Şehirleri akıllı yönetmek zorundayız. Şehirleri özel sektörler taşır. Bu vizyonu şehirlere aşılamamız lazım, dünyaya açmamız gerekli. Şehirler artık varlıklarını, değerlerini iyi analiz ederek, hangi yönde çalışma yapması gerektiğini bilerek yönetilmeli. Varlık yönetimi, varlık çok, varlığını tanımıyor, iyi analiz edemiyoruz. Şimdi biz bunları bir araya getirdik, varlığımızı biliyoruz ve hedef pazarlara yöneldik ve çok dağılmadan tematik çalışmalar yapıyoruz. Yaptığımız çalışmaların meyvesini almaya başladık.
#ComeToElazığ
“Geleneksel mecraları kullanıyoruz, aynı zamanda sosyal medyayı çok iyi kullanıyoruz. Sosyal medyada #ComeToElazığ hastagini açtık. Bu çalışma ile Yeni Zelanda’dan Hazar Gölünü görmeye geldiler. Yurtiçindeki tüm fuarlara, organizasyonlara gidiyoruz. Ama artık yurtdışı pazarlara yönelik çalışmalar ile dünyanın birçok yerinde Elazığ’ı tanıtmak için gidiyoruz. Elazığ’ı önemli bir cazibe merkezi, önemli bir yatırım merkezi ve turizm destinasyonu haline getireceğiz.”
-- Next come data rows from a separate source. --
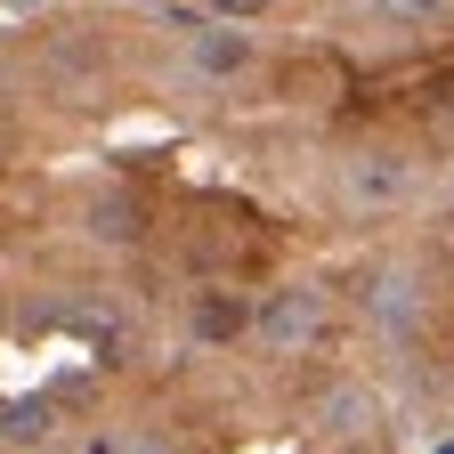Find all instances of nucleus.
I'll return each instance as SVG.
<instances>
[{
  "label": "nucleus",
  "instance_id": "ddd939ff",
  "mask_svg": "<svg viewBox=\"0 0 454 454\" xmlns=\"http://www.w3.org/2000/svg\"><path fill=\"white\" fill-rule=\"evenodd\" d=\"M446 219H454V187H446Z\"/></svg>",
  "mask_w": 454,
  "mask_h": 454
},
{
  "label": "nucleus",
  "instance_id": "f257e3e1",
  "mask_svg": "<svg viewBox=\"0 0 454 454\" xmlns=\"http://www.w3.org/2000/svg\"><path fill=\"white\" fill-rule=\"evenodd\" d=\"M325 325H333V293H325L317 276L276 284V293L252 309V340H260V357H268V365H293V357H309L317 340H325Z\"/></svg>",
  "mask_w": 454,
  "mask_h": 454
},
{
  "label": "nucleus",
  "instance_id": "f03ea898",
  "mask_svg": "<svg viewBox=\"0 0 454 454\" xmlns=\"http://www.w3.org/2000/svg\"><path fill=\"white\" fill-rule=\"evenodd\" d=\"M333 195H340V211L349 219H397L414 203V162L397 154V146H340V162H333Z\"/></svg>",
  "mask_w": 454,
  "mask_h": 454
},
{
  "label": "nucleus",
  "instance_id": "1a4fd4ad",
  "mask_svg": "<svg viewBox=\"0 0 454 454\" xmlns=\"http://www.w3.org/2000/svg\"><path fill=\"white\" fill-rule=\"evenodd\" d=\"M90 236L98 244H130L138 236V227H130V195H98L90 203Z\"/></svg>",
  "mask_w": 454,
  "mask_h": 454
},
{
  "label": "nucleus",
  "instance_id": "4468645a",
  "mask_svg": "<svg viewBox=\"0 0 454 454\" xmlns=\"http://www.w3.org/2000/svg\"><path fill=\"white\" fill-rule=\"evenodd\" d=\"M0 430H9V414H0Z\"/></svg>",
  "mask_w": 454,
  "mask_h": 454
},
{
  "label": "nucleus",
  "instance_id": "39448f33",
  "mask_svg": "<svg viewBox=\"0 0 454 454\" xmlns=\"http://www.w3.org/2000/svg\"><path fill=\"white\" fill-rule=\"evenodd\" d=\"M187 66H195L203 82H244V74L260 66V41H252L236 17H211V25L187 41Z\"/></svg>",
  "mask_w": 454,
  "mask_h": 454
},
{
  "label": "nucleus",
  "instance_id": "6e6552de",
  "mask_svg": "<svg viewBox=\"0 0 454 454\" xmlns=\"http://www.w3.org/2000/svg\"><path fill=\"white\" fill-rule=\"evenodd\" d=\"M49 430H57V406L49 397H25V406H9V430L0 438L9 446H49Z\"/></svg>",
  "mask_w": 454,
  "mask_h": 454
},
{
  "label": "nucleus",
  "instance_id": "20e7f679",
  "mask_svg": "<svg viewBox=\"0 0 454 454\" xmlns=\"http://www.w3.org/2000/svg\"><path fill=\"white\" fill-rule=\"evenodd\" d=\"M381 422H389V406H381V389H365V381H325L317 406H309V430L325 446H340V454H365L381 438Z\"/></svg>",
  "mask_w": 454,
  "mask_h": 454
},
{
  "label": "nucleus",
  "instance_id": "423d86ee",
  "mask_svg": "<svg viewBox=\"0 0 454 454\" xmlns=\"http://www.w3.org/2000/svg\"><path fill=\"white\" fill-rule=\"evenodd\" d=\"M244 333H252V309L236 293H203L195 301V340H203V349H236Z\"/></svg>",
  "mask_w": 454,
  "mask_h": 454
},
{
  "label": "nucleus",
  "instance_id": "7ed1b4c3",
  "mask_svg": "<svg viewBox=\"0 0 454 454\" xmlns=\"http://www.w3.org/2000/svg\"><path fill=\"white\" fill-rule=\"evenodd\" d=\"M357 309H365V333L381 340V349H414V340H422V317H430V284H422L414 260H373Z\"/></svg>",
  "mask_w": 454,
  "mask_h": 454
},
{
  "label": "nucleus",
  "instance_id": "f8f14e48",
  "mask_svg": "<svg viewBox=\"0 0 454 454\" xmlns=\"http://www.w3.org/2000/svg\"><path fill=\"white\" fill-rule=\"evenodd\" d=\"M430 454H454V438H446V446H430Z\"/></svg>",
  "mask_w": 454,
  "mask_h": 454
},
{
  "label": "nucleus",
  "instance_id": "0eeeda50",
  "mask_svg": "<svg viewBox=\"0 0 454 454\" xmlns=\"http://www.w3.org/2000/svg\"><path fill=\"white\" fill-rule=\"evenodd\" d=\"M357 9L373 25H389V33H438L454 17V0H357Z\"/></svg>",
  "mask_w": 454,
  "mask_h": 454
},
{
  "label": "nucleus",
  "instance_id": "9d476101",
  "mask_svg": "<svg viewBox=\"0 0 454 454\" xmlns=\"http://www.w3.org/2000/svg\"><path fill=\"white\" fill-rule=\"evenodd\" d=\"M211 17H236V25H252V17H268V0H211Z\"/></svg>",
  "mask_w": 454,
  "mask_h": 454
},
{
  "label": "nucleus",
  "instance_id": "9b49d317",
  "mask_svg": "<svg viewBox=\"0 0 454 454\" xmlns=\"http://www.w3.org/2000/svg\"><path fill=\"white\" fill-rule=\"evenodd\" d=\"M122 454H170V446H162V438H130Z\"/></svg>",
  "mask_w": 454,
  "mask_h": 454
}]
</instances>
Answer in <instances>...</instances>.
Dünyada şehirler artık rekabet ediyor. Başarılı şehirlerde artık akıllı yönetilen teknoloji ile entegre olan yeni nesil sektörleri iyi yakalayan ve dünya ile entegre olan yerler oluyor. Harput’un bir an evvel hak ettiği şekilde restorasyonunun yapılmasını ve Elazığ’ın yöresel yemeklerinin turizmde yerini almasını, bu kadar ruhu güzel bir yerin hakkı diye düşünüyorum.